Marie-Claire Bancquart (2) : 1932-2019

 

ABSENCE

 

Un sourd qui essaierait de toucher la musique

S'interrogeant

Avec ses doigts

Sur la courbe des notes

 

L'absence coeur déteint

 

La table même a l'air fragile

Dans les rêves vient une horloge

Qui broute le brouillard

 

Inhabitable

Le corps où dépareille

Un sang que l'on croyait jumeau d'un autre

 

On aimerait tuer l'espace.

 

 

Cherche-terre. - éd.

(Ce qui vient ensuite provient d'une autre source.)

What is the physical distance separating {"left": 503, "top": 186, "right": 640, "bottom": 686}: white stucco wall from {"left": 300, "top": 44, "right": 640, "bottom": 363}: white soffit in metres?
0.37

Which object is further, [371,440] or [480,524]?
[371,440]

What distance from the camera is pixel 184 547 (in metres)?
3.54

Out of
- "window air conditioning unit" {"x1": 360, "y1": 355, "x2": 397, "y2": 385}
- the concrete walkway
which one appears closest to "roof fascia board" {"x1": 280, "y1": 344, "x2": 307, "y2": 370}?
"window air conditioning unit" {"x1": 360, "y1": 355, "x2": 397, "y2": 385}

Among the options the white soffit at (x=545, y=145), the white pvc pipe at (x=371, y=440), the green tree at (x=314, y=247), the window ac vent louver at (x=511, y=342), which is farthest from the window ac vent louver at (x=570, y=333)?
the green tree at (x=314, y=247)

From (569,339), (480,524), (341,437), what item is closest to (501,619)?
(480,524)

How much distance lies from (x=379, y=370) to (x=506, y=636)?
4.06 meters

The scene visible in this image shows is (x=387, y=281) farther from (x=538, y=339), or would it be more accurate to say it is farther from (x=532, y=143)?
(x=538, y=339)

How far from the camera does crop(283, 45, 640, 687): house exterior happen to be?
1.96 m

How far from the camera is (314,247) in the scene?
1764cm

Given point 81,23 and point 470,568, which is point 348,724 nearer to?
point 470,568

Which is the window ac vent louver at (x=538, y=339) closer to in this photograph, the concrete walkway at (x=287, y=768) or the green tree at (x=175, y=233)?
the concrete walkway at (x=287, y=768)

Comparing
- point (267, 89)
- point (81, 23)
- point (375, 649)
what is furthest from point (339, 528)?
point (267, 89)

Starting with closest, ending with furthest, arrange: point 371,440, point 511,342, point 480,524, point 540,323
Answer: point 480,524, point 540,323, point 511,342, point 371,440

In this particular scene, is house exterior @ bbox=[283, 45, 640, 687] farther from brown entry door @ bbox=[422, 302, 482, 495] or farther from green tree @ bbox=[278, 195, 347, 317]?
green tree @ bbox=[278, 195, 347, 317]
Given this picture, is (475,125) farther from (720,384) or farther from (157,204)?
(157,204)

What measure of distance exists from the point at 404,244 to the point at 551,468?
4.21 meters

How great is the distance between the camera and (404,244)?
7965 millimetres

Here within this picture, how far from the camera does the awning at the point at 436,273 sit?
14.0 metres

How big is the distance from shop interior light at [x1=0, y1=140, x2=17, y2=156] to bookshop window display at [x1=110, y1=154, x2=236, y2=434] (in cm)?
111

Saint-Germain-des-Prés, 1977. - 99 p.

 

* * * * *

 

 

CRUE



La peau. Frappe à la peau, aime ses marques.

Entre par la plus mince porte. Explore.

 

La vie est crue. De grands oiseaux la mangent

sous les épines du soleil.

 

Travaille-toi. Sépare

les fibres de tes fibres, baratte son sang

dans des incantations. Fais-toi proche des sèves.

 

Touffe de rêves, cellule en ruche,

tu n'es rien que ce pli et repli de circulation ramassée.

 

 

Énigmatiques. - Obsidiane, 1995. - 60 p. 

(Prix Supervielle)

* * * * *

 

 

De loin en arrière

vient une autre image : un homme effleuré, sans histoire,

l'espèce homme, avec son étonnement de naître.

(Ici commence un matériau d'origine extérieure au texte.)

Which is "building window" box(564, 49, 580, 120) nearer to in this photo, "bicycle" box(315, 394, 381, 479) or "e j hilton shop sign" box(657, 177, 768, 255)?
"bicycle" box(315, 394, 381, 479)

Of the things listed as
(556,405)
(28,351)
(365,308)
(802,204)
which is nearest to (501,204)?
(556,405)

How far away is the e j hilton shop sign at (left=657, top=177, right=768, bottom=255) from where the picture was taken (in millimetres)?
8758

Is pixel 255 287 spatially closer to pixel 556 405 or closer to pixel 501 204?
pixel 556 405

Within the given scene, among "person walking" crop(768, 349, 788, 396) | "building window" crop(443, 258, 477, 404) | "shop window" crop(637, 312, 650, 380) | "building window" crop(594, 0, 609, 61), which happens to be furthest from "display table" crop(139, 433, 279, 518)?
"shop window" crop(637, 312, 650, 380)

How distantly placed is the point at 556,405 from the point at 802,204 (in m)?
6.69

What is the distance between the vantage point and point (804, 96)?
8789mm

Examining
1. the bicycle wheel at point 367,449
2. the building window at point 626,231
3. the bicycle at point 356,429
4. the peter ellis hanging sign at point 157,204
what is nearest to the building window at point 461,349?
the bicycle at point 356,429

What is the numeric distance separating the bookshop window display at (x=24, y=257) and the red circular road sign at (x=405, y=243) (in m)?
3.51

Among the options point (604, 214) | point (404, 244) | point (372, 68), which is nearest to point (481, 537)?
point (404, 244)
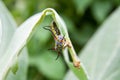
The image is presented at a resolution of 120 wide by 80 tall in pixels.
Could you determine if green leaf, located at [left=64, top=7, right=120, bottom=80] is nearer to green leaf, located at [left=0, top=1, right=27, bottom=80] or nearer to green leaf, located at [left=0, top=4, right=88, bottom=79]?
green leaf, located at [left=0, top=1, right=27, bottom=80]

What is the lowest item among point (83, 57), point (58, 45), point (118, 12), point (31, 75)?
point (31, 75)

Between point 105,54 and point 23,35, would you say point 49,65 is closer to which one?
point 105,54

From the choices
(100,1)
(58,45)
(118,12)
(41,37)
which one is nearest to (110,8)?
(100,1)

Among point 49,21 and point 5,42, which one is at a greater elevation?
point 5,42

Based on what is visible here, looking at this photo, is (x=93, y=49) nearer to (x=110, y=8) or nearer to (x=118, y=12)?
(x=118, y=12)

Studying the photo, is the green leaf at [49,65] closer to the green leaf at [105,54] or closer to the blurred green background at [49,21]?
the blurred green background at [49,21]

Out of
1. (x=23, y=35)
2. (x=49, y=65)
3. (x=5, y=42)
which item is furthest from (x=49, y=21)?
(x=23, y=35)

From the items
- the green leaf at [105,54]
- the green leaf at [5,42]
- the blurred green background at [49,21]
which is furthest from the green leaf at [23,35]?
the blurred green background at [49,21]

Les fougères hantent les ramures

de cerfs ombrageux.

 

Leur odeur embue

l'âme glaciale des miroirs

le soir, quand fond notre chronologie.

 

 

La vie, lieu-dit. - éd. Obsidiane et éd. du Noroît, 1997. - 92 p.

 

 

* * * * *

 

 

L'arbre : on sait que dans le sang, on possède un peu de son vert.

 

Rituel d'emportement - Obsidiane, 2002. - 336 p.

 

 

Marie-Claire Bancquart

(1932-2019). Également romancière, essayiste, universitaire. Parmi ses nombreux recueils de poèmes : Mais (éd. Vodène, 1969) ; Projets alternés (éd. Rougerie, 1972) ; Mains dissoutes (éd. Rougerie, 1975) ; Mémoire d'abolie (éd. Belfond, 1978) ; Habiter le sel (éd. Pierre Dalle Nogare, 1979) ; Partition (éd. Belfond, 1981) ; Votre visage jusqu'à l'os (éd. Temps actuel, 1983) ; Opéra des limites (éd. José Corti, 1988) ; Végétales (éd. Les Cahiers du Confluent, 1988) ; Sans lieu, sinon l'attente (éd. Obsidiane, 1991) ; Énigmatiques (éd. Obsidiane, 1995, Prix Supervielle) ; La vie, Lieu-dit (éd. Obsidiane-Noroît, 1997) ; Rituel d'emportement : poèmes 1969-2001 : anthologie personnelle (éd. Obsidiane, 2002) ; Avec la mort, quartier d'orange entre les dents (éd. Obsidiane, 2005) ; Verticale du secret (éd. L'Amourier, 2007) ; Terre énergumène (éd. Le Castor Astral, 2009) ; Explorer l'incertain (éd. L'Amourier, 2010) ; Violente Vie (éd. Le Castor Astral, 2012) ; Tracé du vivant (éd. Arfuyen, 2016) ; Figures de la terre (éd. PHI, 2017) ; Terre énergumène précédé de Dans le feuilletage de la terre et de Verticale du secret, préface d'Aude Préta-de-Beaufort, Collection Poésie-Gallimard, n° 541, éd. Gallimard, 2019).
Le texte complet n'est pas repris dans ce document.